**** Record set ****
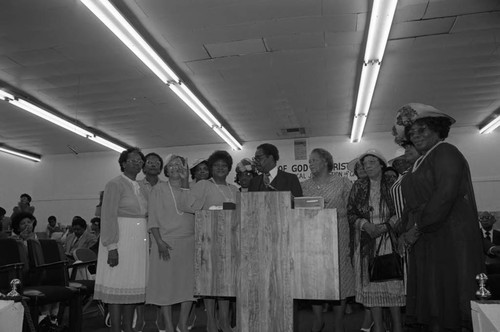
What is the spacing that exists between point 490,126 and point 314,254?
9.85 metres

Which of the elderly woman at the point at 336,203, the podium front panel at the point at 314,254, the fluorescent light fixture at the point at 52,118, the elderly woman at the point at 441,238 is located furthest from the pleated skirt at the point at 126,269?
the fluorescent light fixture at the point at 52,118

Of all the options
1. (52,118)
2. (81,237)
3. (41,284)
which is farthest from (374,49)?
(52,118)

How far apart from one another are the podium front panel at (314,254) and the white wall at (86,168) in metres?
9.13

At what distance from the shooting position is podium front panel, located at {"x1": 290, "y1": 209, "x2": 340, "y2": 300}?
Result: 2035 millimetres

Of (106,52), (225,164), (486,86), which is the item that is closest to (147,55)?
(106,52)

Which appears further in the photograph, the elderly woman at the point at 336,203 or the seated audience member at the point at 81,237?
the seated audience member at the point at 81,237

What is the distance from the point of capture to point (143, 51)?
6020 mm

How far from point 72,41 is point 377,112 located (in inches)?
260

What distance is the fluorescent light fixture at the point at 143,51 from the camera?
4.89 m

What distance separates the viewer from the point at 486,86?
8.09 meters

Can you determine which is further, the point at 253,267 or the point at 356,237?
the point at 356,237

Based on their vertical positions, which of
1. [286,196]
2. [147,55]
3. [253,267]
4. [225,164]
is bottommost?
[253,267]

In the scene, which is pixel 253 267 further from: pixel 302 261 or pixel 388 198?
pixel 388 198

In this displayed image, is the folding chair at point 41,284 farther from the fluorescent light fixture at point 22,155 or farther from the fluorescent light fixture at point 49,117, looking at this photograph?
the fluorescent light fixture at point 22,155
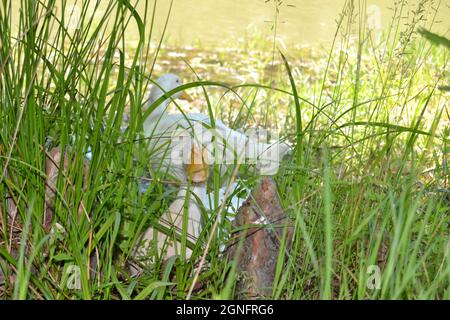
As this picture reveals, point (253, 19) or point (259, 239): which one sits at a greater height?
point (253, 19)

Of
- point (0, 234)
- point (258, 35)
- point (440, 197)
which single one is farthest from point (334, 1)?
point (0, 234)

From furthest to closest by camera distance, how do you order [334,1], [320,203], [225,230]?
[334,1] → [225,230] → [320,203]

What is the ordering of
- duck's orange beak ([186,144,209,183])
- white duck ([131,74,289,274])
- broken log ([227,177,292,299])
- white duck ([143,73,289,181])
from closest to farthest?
broken log ([227,177,292,299]) < white duck ([131,74,289,274]) < white duck ([143,73,289,181]) < duck's orange beak ([186,144,209,183])

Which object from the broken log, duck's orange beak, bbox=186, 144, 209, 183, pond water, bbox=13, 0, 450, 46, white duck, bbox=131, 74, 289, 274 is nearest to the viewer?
the broken log

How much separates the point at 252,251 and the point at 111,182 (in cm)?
38

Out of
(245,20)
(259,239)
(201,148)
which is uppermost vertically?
(245,20)

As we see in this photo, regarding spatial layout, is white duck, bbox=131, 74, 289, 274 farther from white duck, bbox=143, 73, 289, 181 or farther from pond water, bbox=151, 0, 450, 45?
pond water, bbox=151, 0, 450, 45

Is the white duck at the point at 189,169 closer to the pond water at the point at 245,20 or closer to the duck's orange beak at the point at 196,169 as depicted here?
the duck's orange beak at the point at 196,169

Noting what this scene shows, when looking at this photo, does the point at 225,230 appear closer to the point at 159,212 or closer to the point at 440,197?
the point at 159,212

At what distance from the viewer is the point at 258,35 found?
595 centimetres

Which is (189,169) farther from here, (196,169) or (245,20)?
(245,20)

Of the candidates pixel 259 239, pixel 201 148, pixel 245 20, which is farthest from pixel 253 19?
pixel 259 239

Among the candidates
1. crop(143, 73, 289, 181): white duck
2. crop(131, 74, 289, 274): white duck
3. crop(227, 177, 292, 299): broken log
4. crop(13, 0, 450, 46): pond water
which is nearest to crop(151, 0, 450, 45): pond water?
crop(13, 0, 450, 46): pond water

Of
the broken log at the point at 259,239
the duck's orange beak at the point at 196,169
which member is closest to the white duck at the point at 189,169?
the duck's orange beak at the point at 196,169
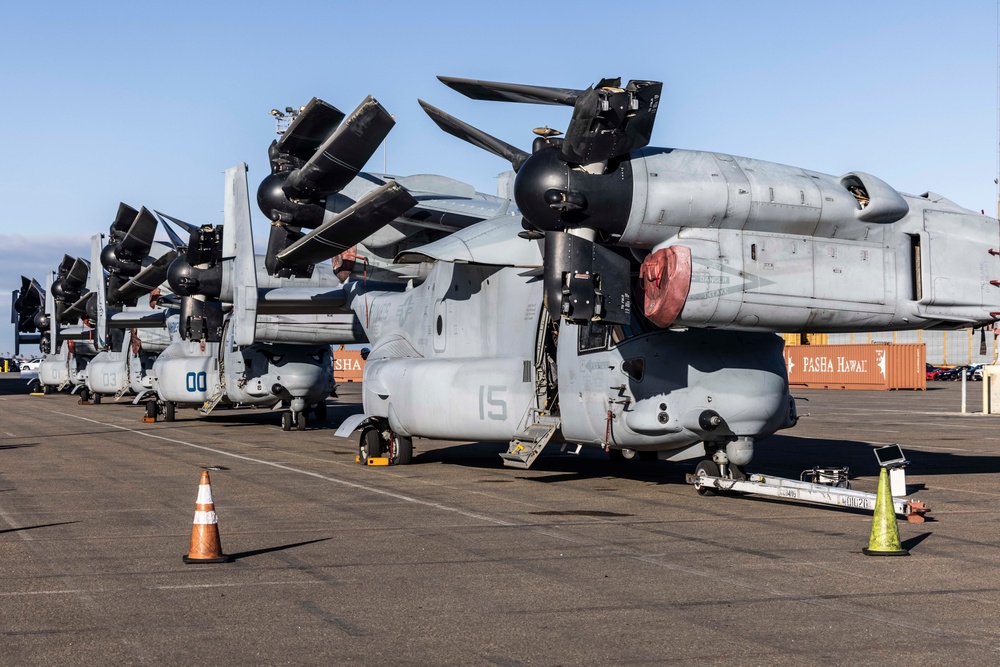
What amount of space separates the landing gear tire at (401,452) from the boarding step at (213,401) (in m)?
13.4

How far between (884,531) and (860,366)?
56.7m

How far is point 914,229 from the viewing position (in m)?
13.9

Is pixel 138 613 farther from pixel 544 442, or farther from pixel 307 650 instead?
pixel 544 442

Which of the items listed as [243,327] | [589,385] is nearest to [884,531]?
[589,385]

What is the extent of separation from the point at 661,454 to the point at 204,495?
7.28 meters

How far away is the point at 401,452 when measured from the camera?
2033 centimetres

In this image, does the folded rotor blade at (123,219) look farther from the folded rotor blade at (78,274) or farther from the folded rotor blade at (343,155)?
the folded rotor blade at (343,155)

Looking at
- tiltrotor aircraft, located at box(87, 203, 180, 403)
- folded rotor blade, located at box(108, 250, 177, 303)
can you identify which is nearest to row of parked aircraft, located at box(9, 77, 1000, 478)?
folded rotor blade, located at box(108, 250, 177, 303)

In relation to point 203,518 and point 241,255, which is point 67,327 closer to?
point 241,255

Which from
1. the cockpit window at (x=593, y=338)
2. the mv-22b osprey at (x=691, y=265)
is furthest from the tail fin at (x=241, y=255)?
the cockpit window at (x=593, y=338)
****
What you are asked to do
Copy out the data above, putting "lectern front panel" in place of every "podium front panel" and changing nothing else. Leave the pictures out.

Result of this exercise
What is the spacing that exists between point 490,126 and point 314,254?
9.85 metres

Which of the elderly woman at the point at 336,203, the lectern front panel at the point at 314,254, the fluorescent light fixture at the point at 52,118, the elderly woman at the point at 441,238 is located furthest from the pleated skirt at the point at 126,269?
the fluorescent light fixture at the point at 52,118

Of all the options
1. (52,118)
2. (81,237)
3. (41,284)
which is farthest from (374,49)?
(52,118)

How far apart from one another are the lectern front panel at (314,254) and the white wall at (86,168) in metres?
9.13

At what distance from the shooting position is lectern front panel, located at {"x1": 290, "y1": 209, "x2": 340, "y2": 300}?
Result: 2035 millimetres

Of (106,52), (225,164), (486,86), which is the item that is closest to (147,55)?
(106,52)

Which appears further in the photograph, the elderly woman at the point at 336,203 or the seated audience member at the point at 81,237?
the seated audience member at the point at 81,237

What is the distance from the point of capture to point (143, 51)?
6020 mm

How far from point 72,41 is point 377,112 located (in inches)?
260

What distance is the fluorescent light fixture at the point at 143,51 from the camera?
4.89 m

What distance separates the viewer from the point at 486,86?
8.09 meters

Can you determine which is further, the point at 253,267 or the point at 356,237?
the point at 356,237

Based on their vertical positions, which of
1. [286,196]
2. [147,55]
3. [253,267]
4. [225,164]
is bottommost?
[253,267]

In the scene, which is pixel 253 267 further from: pixel 302 261 or pixel 388 198?
pixel 388 198

In this displayed image, is the folding chair at point 41,284 farther from the fluorescent light fixture at point 22,155 or farther from the fluorescent light fixture at point 49,117, looking at this photograph?
the fluorescent light fixture at point 22,155
As this picture reveals, point (253, 19) or point (259, 239): which one sits at a greater height?
point (253, 19)

Of
- point (0, 234)
- point (258, 35)
- point (440, 197)
which single one is farthest from point (334, 1)?
point (0, 234)

From furthest to closest by camera distance, how do you order [334,1], [320,203], [225,230]?
[334,1] → [225,230] → [320,203]

What is the ordering of
- duck's orange beak ([186,144,209,183])
- white duck ([131,74,289,274])
- broken log ([227,177,292,299])
- white duck ([143,73,289,181])
from closest to farthest?
broken log ([227,177,292,299]) < white duck ([131,74,289,274]) < white duck ([143,73,289,181]) < duck's orange beak ([186,144,209,183])

Which object from the broken log, duck's orange beak, bbox=186, 144, 209, 183, pond water, bbox=13, 0, 450, 46, white duck, bbox=131, 74, 289, 274 is nearest to the viewer?
the broken log

How much separates the point at 252,251 and the point at 111,182 (in cm)?
38

Out of
(245,20)
(259,239)
(201,148)
which is uppermost vertically?
(245,20)

As we see in this photo, regarding spatial layout, is white duck, bbox=131, 74, 289, 274 farther from white duck, bbox=143, 73, 289, 181 or farther from pond water, bbox=151, 0, 450, 45?
pond water, bbox=151, 0, 450, 45

Is the white duck at the point at 189,169 closer to the pond water at the point at 245,20 or closer to the duck's orange beak at the point at 196,169 as depicted here?
the duck's orange beak at the point at 196,169

Noting what this scene shows, when looking at this photo, does the point at 225,230 appear closer to the point at 159,212 or closer to the point at 440,197?
the point at 159,212

At what distance from the viewer is the point at 258,35 found?
595 centimetres

Which is (189,169) farther from here, (196,169) or (245,20)?
(245,20)

Of the candidates pixel 259 239, pixel 201 148, pixel 245 20, which is farthest from pixel 253 19?
pixel 259 239

Among the candidates
1. crop(143, 73, 289, 181): white duck
2. crop(131, 74, 289, 274): white duck
3. crop(227, 177, 292, 299): broken log
4. crop(13, 0, 450, 46): pond water
which is nearest to crop(151, 0, 450, 45): pond water?
crop(13, 0, 450, 46): pond water

Of
the broken log at the point at 259,239
the duck's orange beak at the point at 196,169
which member is closest to the white duck at the point at 189,169?
the duck's orange beak at the point at 196,169
What amount of space separates the landing gear tire at (401,452) from the boarding step at (213,401) (in m)?
13.4

How far between (884,531) and (860,366)?
56.7m

How far is point 914,229 from the viewing position (in m)?
13.9

Is pixel 138 613 farther from pixel 544 442, or farther from pixel 307 650 instead?
pixel 544 442

Which of the items listed as [243,327] | [589,385] is nearest to [884,531]?
[589,385]

What is the extent of separation from the point at 661,454 to the point at 204,495?
7.28 meters

How far away is the point at 401,452 when measured from the camera?
2033 centimetres

In this image, does the folded rotor blade at (123,219) look farther from the folded rotor blade at (78,274) or farther from the folded rotor blade at (343,155)?
the folded rotor blade at (343,155)

Looking at
- tiltrotor aircraft, located at box(87, 203, 180, 403)
- folded rotor blade, located at box(108, 250, 177, 303)
can you identify which is nearest to row of parked aircraft, located at box(9, 77, 1000, 478)?
folded rotor blade, located at box(108, 250, 177, 303)

In relation to point 203,518 and point 241,255, which is point 67,327 closer to?
point 241,255

Which from
1. the cockpit window at (x=593, y=338)
2. the mv-22b osprey at (x=691, y=265)
is furthest from the tail fin at (x=241, y=255)?
the cockpit window at (x=593, y=338)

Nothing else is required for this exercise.